La muñeca se integra a la colección Barbie Fashionistas, reconocida por reunir más de 175 estilos que representan distintos tonos de piel, tipos de cuerpo, condiciones médicas y discapacidades. En este contexto, Barbie con autismo se suma a otras ediciones que han visibilizado la diabetes tipo 1, el síndrome de Down y la ceguera, consolidando una narrativa de diversidad que busca normalizar realidades históricamente ausentes del pasillo de juguetes.
Desde Mattel, la marca ha señalado que este lanzamiento responde a una visión de largo plazo orientada a reflejar el mundo que niñas y niños habitan hoy. El objetivo es que más infancias puedan verse representadas en el juego, mientras que aquellas que no comparten estas experiencias tengan la oportunidad de comprenderlas desde una edad temprana.
Como parte del lanzamiento, Barbie colaboró con defensores y creadores de la comunidad autista, entre ellos artistas, diseñadores y activistas que compartieron sus historias personales y su reacción al ver la muñeca por primera vez. Estas experiencias quedaron documentadas en un video especial disponible en el canal oficial de YouTube de Mattel, reforzando el enfoque humano y testimonial del proyecto.

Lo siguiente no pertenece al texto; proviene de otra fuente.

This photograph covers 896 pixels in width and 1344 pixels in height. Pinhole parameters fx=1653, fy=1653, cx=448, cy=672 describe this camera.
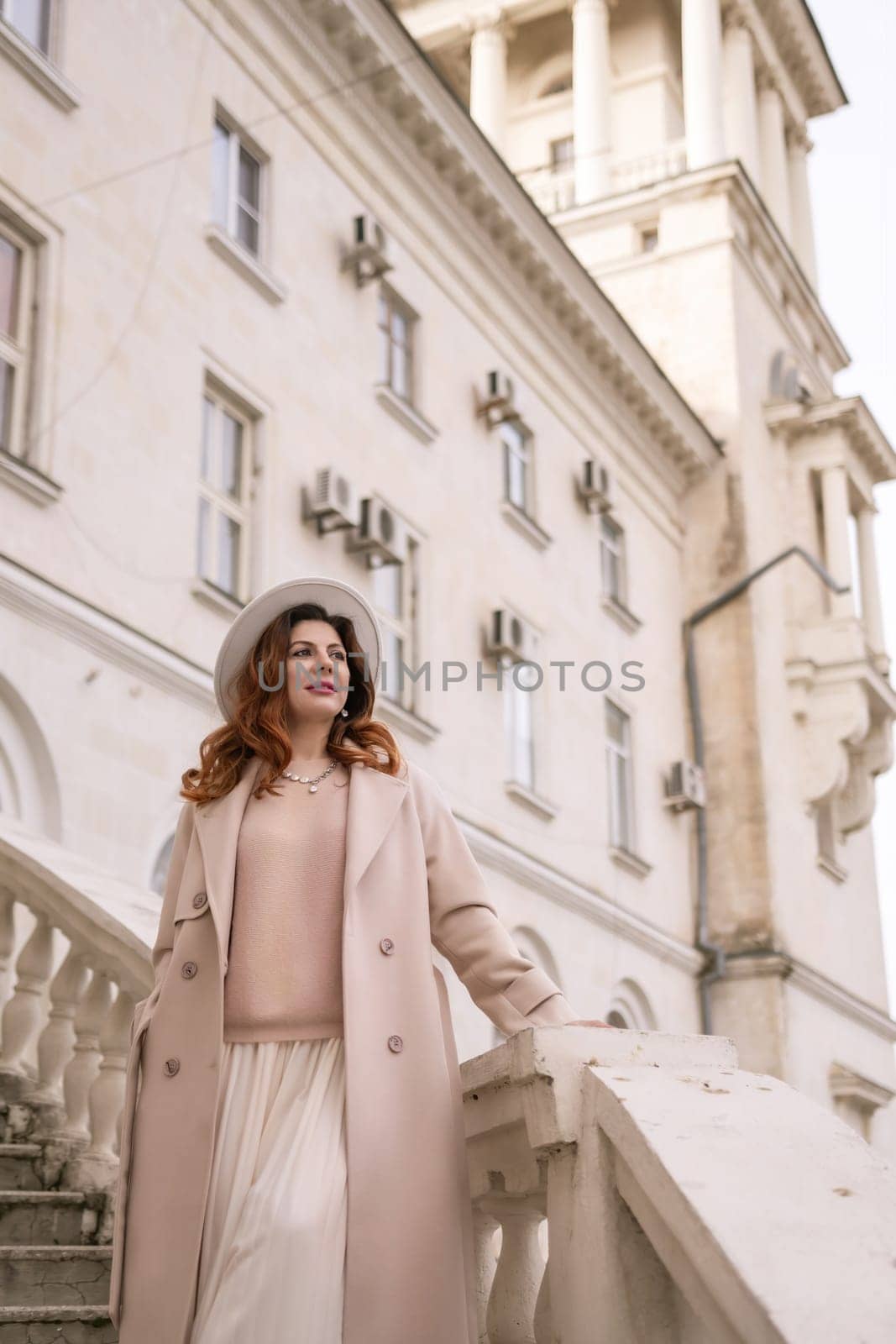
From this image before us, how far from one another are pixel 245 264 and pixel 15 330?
2.96m

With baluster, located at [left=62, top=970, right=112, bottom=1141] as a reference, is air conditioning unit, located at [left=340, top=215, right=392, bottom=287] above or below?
above

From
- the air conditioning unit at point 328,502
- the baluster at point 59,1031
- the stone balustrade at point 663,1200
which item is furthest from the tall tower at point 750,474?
the stone balustrade at point 663,1200

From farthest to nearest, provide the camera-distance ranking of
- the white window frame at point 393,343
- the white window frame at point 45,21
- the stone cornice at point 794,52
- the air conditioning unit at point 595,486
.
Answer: the stone cornice at point 794,52, the air conditioning unit at point 595,486, the white window frame at point 393,343, the white window frame at point 45,21

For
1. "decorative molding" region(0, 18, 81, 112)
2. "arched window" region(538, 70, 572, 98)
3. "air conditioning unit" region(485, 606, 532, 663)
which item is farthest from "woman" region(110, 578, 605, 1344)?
"arched window" region(538, 70, 572, 98)

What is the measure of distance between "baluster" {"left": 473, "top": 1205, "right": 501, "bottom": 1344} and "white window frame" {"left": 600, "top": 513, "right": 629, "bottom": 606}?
56.1 ft

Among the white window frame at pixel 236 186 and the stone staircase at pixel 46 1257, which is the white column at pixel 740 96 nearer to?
the white window frame at pixel 236 186

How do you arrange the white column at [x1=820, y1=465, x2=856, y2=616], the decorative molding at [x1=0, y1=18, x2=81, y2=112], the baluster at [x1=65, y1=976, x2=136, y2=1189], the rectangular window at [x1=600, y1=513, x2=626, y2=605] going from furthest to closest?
the white column at [x1=820, y1=465, x2=856, y2=616], the rectangular window at [x1=600, y1=513, x2=626, y2=605], the decorative molding at [x1=0, y1=18, x2=81, y2=112], the baluster at [x1=65, y1=976, x2=136, y2=1189]

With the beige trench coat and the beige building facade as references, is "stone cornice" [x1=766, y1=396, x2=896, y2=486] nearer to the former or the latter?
the beige building facade

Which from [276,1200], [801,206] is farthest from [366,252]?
[801,206]

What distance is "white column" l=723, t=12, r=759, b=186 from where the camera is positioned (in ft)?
91.6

El lanzamiento también se apoya en investigaciones impulsadas por Barbie desde 2020 en colaboración con la Universidad de Cardiff, las cuales señalan que el juego con muñecas activa áreas del cerebro relacionadas con la empatía y el procesamiento social. Estudios recientes sugieren que este tipo de juego puede contribuir al desarrollo de habilidades sociales en todos los niños, incluidos aquellos con rasgos de neurodivergencia.

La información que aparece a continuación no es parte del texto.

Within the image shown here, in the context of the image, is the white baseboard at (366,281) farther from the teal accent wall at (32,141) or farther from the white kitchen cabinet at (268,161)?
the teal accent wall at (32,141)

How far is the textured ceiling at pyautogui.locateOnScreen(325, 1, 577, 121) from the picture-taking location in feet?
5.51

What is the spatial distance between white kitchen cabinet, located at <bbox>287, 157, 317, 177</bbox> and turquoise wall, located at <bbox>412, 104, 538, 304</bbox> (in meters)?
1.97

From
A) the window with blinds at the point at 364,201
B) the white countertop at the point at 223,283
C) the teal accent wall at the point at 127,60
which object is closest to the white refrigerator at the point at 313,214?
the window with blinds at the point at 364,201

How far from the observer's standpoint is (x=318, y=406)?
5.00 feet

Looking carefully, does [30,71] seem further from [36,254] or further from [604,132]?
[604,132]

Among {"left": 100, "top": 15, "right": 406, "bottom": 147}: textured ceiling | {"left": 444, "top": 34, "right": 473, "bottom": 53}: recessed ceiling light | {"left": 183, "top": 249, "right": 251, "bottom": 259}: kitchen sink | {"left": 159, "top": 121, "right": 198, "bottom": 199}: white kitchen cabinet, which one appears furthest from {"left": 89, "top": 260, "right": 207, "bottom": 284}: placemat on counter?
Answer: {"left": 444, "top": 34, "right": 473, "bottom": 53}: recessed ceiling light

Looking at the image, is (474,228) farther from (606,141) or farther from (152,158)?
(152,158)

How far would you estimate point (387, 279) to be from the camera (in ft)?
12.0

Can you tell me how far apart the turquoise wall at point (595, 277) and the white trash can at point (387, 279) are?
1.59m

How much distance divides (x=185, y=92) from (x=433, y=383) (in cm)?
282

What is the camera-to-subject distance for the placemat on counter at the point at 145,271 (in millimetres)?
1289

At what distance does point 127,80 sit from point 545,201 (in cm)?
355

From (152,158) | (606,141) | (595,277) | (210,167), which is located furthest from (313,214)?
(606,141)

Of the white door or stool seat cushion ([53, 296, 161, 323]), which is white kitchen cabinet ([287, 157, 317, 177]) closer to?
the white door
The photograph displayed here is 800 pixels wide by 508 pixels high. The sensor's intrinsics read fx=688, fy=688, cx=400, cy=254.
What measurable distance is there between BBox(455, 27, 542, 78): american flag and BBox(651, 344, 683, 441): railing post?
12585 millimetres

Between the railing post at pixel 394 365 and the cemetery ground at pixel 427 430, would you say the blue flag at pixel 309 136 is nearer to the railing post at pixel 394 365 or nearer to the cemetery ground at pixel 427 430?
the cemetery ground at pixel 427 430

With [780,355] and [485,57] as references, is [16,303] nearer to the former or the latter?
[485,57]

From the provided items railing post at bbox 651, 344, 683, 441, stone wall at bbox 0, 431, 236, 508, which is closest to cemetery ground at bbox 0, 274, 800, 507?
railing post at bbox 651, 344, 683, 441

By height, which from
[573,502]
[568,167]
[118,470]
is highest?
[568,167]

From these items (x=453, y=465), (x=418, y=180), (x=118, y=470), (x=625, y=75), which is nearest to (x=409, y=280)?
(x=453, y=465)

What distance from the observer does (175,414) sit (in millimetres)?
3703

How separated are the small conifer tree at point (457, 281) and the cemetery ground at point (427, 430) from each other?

En el marco de esta iniciativa, Mattel anunció la donación de más de mil muñecas Barbie con autismo a hospitales pediátricos que ofrecen atención especializada a niños dentro del espectro, entre ellos instituciones de referencia en Estados Unidos. La acción busca extender el impacto del lanzamiento más allá del mercado comercial, llevando representación y acompañamiento emocional a entornos de cuidado infantil.
En México, la Barbie con autismo estará disponible a partir de julio, con un precio estimado desde 329 pesos, ampliando el acceso a esta edición dentro del mercado latinoamericano y reforzando el compromiso de la marca con una representación más inclusiva a escala global.